Common Subexpressions

It turns out that it is moderately common to have large number of
VLOOKUPs (or HLOOKUPs) in the same spreadsheet. Gnumeric is embarrassingly
slow
for this. There are several reasons for this.

Profiling where the time
is spent points the blame at g_utf8_collate.

Thinking about the problem, however, suggests a different cause, namely that we are evaluating collate keys for the table every
once for every VLOOKUP. That is simple, easy to understand, and not
prone to obscure problems, but evidently it is not good enough.
Luckily it should be quite easy to add some kind of cache for this.

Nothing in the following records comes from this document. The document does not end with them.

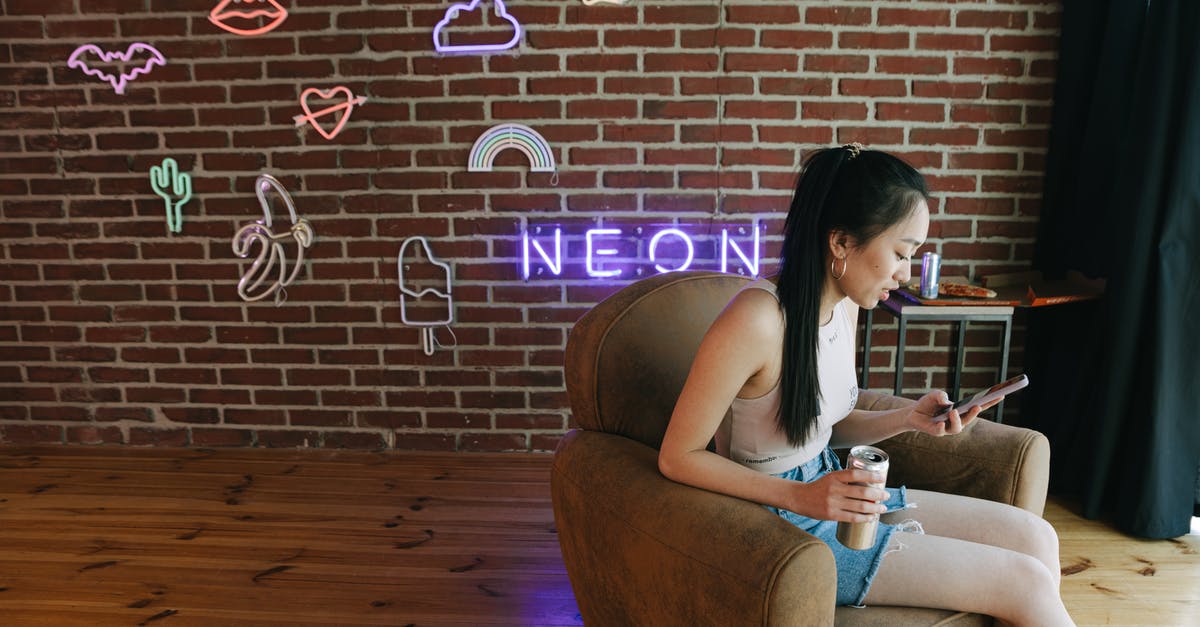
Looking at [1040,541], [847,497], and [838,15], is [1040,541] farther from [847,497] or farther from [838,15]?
[838,15]

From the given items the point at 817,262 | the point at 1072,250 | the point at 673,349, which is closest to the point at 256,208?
the point at 673,349

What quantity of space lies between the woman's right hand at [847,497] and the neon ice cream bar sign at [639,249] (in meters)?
1.65

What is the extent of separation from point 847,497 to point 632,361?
1.72 feet

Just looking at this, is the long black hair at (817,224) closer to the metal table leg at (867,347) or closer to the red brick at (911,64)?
the metal table leg at (867,347)

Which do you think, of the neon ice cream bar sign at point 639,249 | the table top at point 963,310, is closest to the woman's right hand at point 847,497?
the table top at point 963,310

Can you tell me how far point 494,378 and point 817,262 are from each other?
73.6 inches

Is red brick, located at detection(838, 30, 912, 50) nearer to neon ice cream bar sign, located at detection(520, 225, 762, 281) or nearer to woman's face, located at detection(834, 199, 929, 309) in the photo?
neon ice cream bar sign, located at detection(520, 225, 762, 281)

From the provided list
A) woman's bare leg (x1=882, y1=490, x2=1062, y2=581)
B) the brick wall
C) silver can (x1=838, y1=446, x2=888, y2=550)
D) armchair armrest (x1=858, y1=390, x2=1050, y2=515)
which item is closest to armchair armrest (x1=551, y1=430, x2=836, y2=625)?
silver can (x1=838, y1=446, x2=888, y2=550)

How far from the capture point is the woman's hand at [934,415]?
1280 millimetres


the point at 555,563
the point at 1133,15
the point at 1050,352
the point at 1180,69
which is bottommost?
the point at 555,563

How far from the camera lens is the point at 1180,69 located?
2066 millimetres

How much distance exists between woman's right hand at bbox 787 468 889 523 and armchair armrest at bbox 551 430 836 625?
3.2 inches

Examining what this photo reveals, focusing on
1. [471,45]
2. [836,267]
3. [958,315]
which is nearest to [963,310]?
[958,315]

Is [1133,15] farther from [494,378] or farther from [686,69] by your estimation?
[494,378]
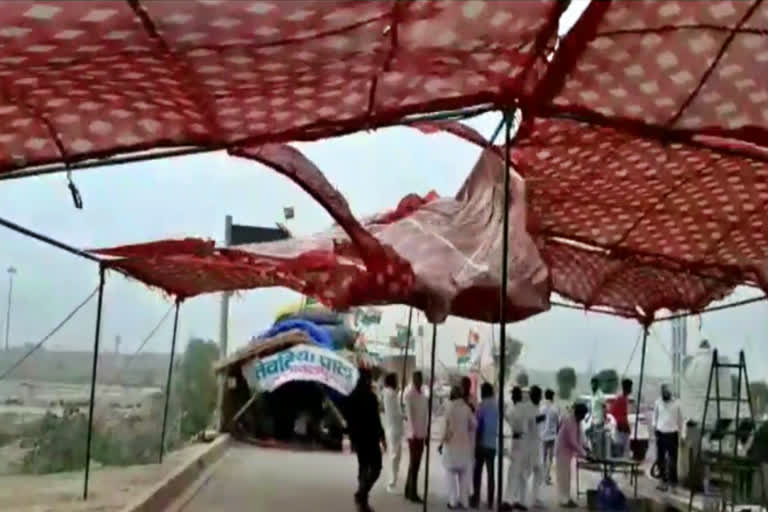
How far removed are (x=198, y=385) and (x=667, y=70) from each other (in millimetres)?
22959

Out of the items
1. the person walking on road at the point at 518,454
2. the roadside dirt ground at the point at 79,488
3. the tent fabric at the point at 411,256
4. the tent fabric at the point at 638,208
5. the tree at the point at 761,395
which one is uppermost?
the tent fabric at the point at 638,208

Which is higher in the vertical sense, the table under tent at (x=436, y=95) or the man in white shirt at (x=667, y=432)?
the table under tent at (x=436, y=95)

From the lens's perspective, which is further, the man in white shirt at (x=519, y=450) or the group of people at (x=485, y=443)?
the man in white shirt at (x=519, y=450)

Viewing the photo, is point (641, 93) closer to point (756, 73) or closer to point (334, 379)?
point (756, 73)

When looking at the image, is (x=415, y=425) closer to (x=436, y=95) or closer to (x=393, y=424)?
Result: (x=393, y=424)

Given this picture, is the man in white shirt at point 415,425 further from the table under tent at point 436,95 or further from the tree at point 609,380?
the tree at point 609,380

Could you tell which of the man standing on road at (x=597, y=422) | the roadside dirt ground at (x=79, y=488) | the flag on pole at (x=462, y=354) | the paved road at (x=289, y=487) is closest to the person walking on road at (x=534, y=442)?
the paved road at (x=289, y=487)

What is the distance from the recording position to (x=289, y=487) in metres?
16.8

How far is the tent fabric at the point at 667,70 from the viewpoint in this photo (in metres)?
5.30

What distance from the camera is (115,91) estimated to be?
602cm

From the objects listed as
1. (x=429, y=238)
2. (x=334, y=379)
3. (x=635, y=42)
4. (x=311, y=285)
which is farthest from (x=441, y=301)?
(x=334, y=379)

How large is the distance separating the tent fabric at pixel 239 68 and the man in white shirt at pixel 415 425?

If I was redesigning the evaluation engine from the ground up, I would
probably compile expressions into some kind of byte code with common
subexpressions explicitly taken care of. But I am not, so the above
cache will have to do for now. That should also handle the case where
the subexpressions are not statically common, but the result of
something like INDIRECT.

INDIRECT, btw., is the single most ugly
feature of spreadsheet semantics. It turns the result of an expression into a cell or name reference and if I was designing
a proposed standard
formula syntax and semantics
for spreadsheets I would think
long and hard about INDIRECT and its consequences. But I am not.
(Interestingly, most uses of INDIRECT that I have seen would be
far better handled as INDEX calls.)

Back to g_utf8_collate. It works by converting
both strings, in their entirety, to a normalized format and then
comparing those. In a language like C, as opposed to Haskell, that
is quite wasteful in two ways:

  • The comparison is done character-by-character from the
    beginning on the strings. That means that it is very common to
    only look at the first few characters of the normalized format. In that case, why was the whole thing normalized?
  • The normalization process allocates space for the normalized format in the form of a GString. That is slow and not needed at
    all since the comparison just needs a single character at a time.

It gets even sillier if you want to do the comparison while ignoring
letter case. Then you first get to case fold the strings in their
entirety before you can call g_utf8_collate.